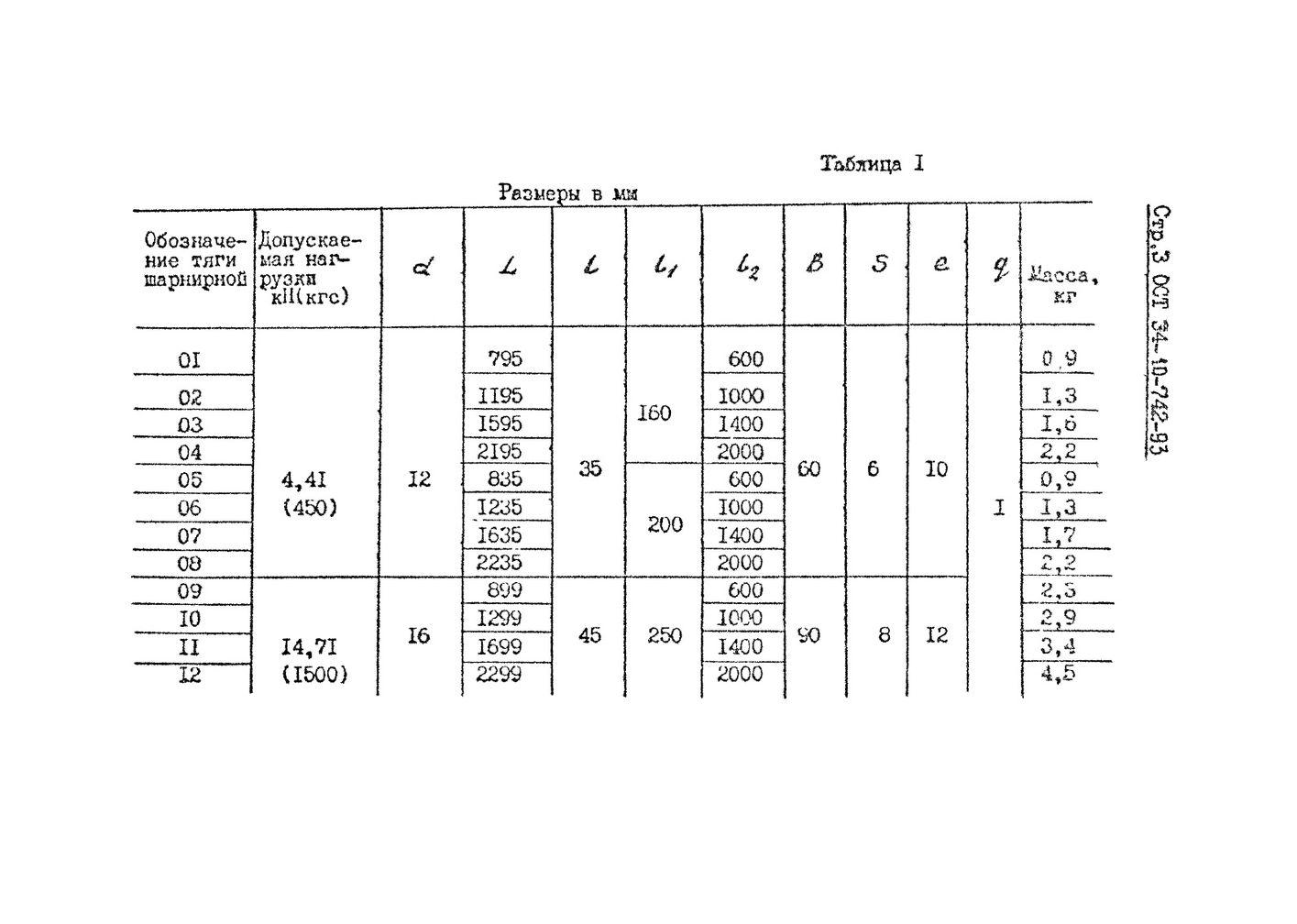 Тяги шарнирные ОСТ 34-10-742-93 стр.3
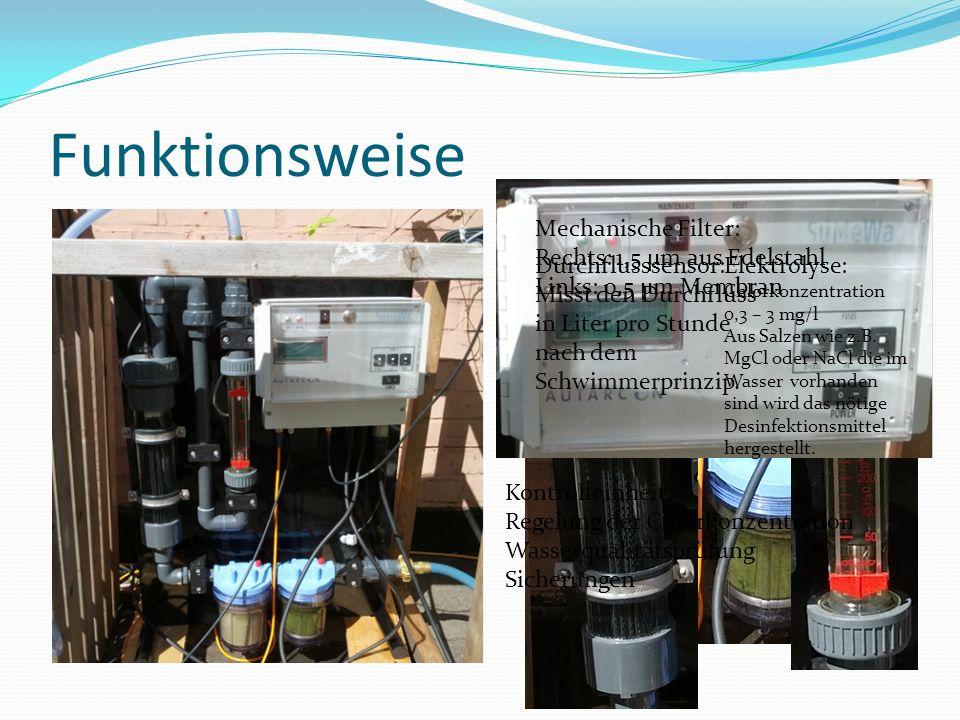 Funktionsweise Mechanische Filter: Rechts: 1,5 µm aus Edelstahl Links: 0,5 µm Membran Elektrolyse: Chlorkonzentration 0,3 – 3 mg/l Aus Salzen wie z.B.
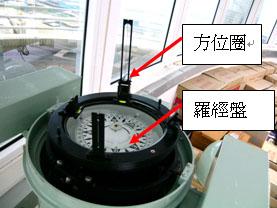 方位圈是置放於羅經上方的觀測工具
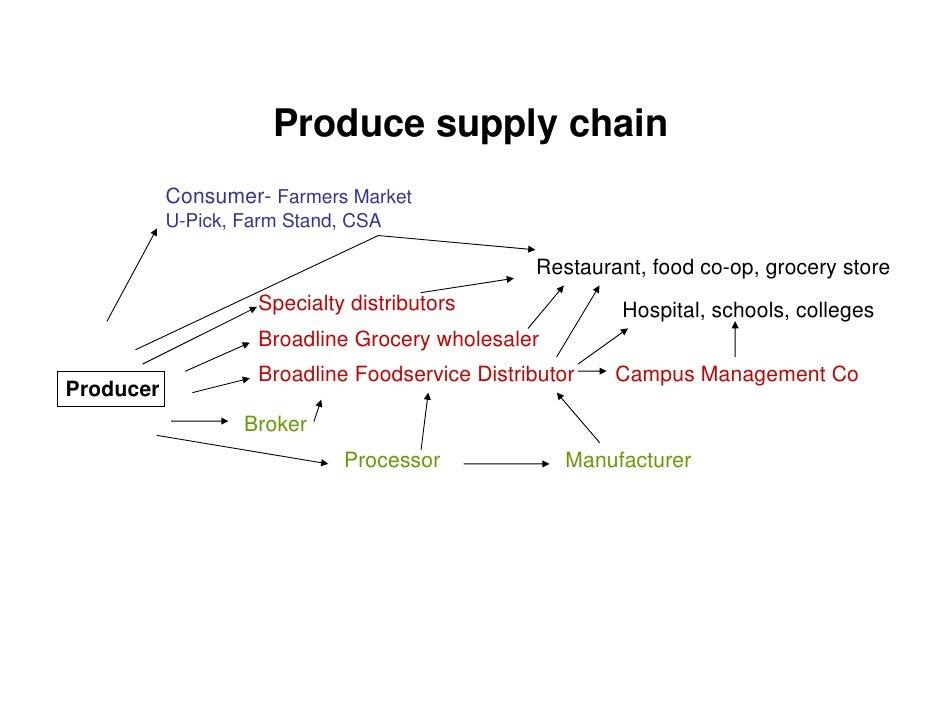 Grocery Supply Chain Produce Supply Chain Consumer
================================
* _Activity_: Hand back the data above exactly, leaving out all pictures.

* _Written solution_:
 Тяги шарнирные ОСТ 34-10-742-93 стр.3
 Funktionsweise Mechanische Filter: Rechts: 1,5 µm aus Edelstahl Links: 0,5 µm Membran Elektrolyse: Chlorkonzentration 0,3 – 3 mg/l Aus Salzen wie z.B.
 方位圈是置放於羅經上方的觀測工具
 Grocery Supply Chain Produce Supply Chain Consumer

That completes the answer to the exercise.